→ **Passage shown**

*****

Brett Kavanaugh Is Long Past His Sell-by Date as a Credible Human

I have been speaking with a number of people on the other side. We’ve had conversations ongoing for a while with regard to making sure that we do due diligence here….

— Senator Jeff Flake, Arizona Republican, September 28, 2018

When Jeff Flake says he’s been talking with people on the other side about doing due diligence regarding the Brett Kavanaugh Supreme Court nomination, that’s the sound of hypocrisy talking. Flake’s party destroyed due diligence the moment it decided to keep most of the records of Kavanaugh’s government service secret. Think about that. It doesn’t seem the Democrats thought much about it. They made some token complaints before rolling over and saying, in effect, that’s OK, this guy worked for the executive branch on polarizing, partisan issues for years, but we don’t really need to know what he did even though taxpayers were paying him to do it. Seriously, whatever his involvement with Vince Foster’s suicide or the Starr investigation into Monica Lewinsky or shutting down the vote count in the 2000 election or building a bogus case for an illegal war in Iraq or developing justifications for torture and other war crimes, we don’t need to know about any of that. And so we don’t.

*****

→ **Dataset excerpt**
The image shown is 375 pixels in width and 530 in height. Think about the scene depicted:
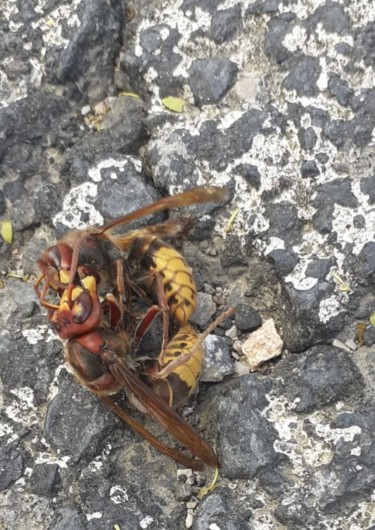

*****

→ **The problem**
Write out the part of the Kavanaugh opinion piece starting at "I have been" and ending at "due diligence here….".

→ **Problem solution**
I have been speaking with a number of people on the other side. We’ve had conversations ongoing for a while with regard to making sure that we do due diligence here….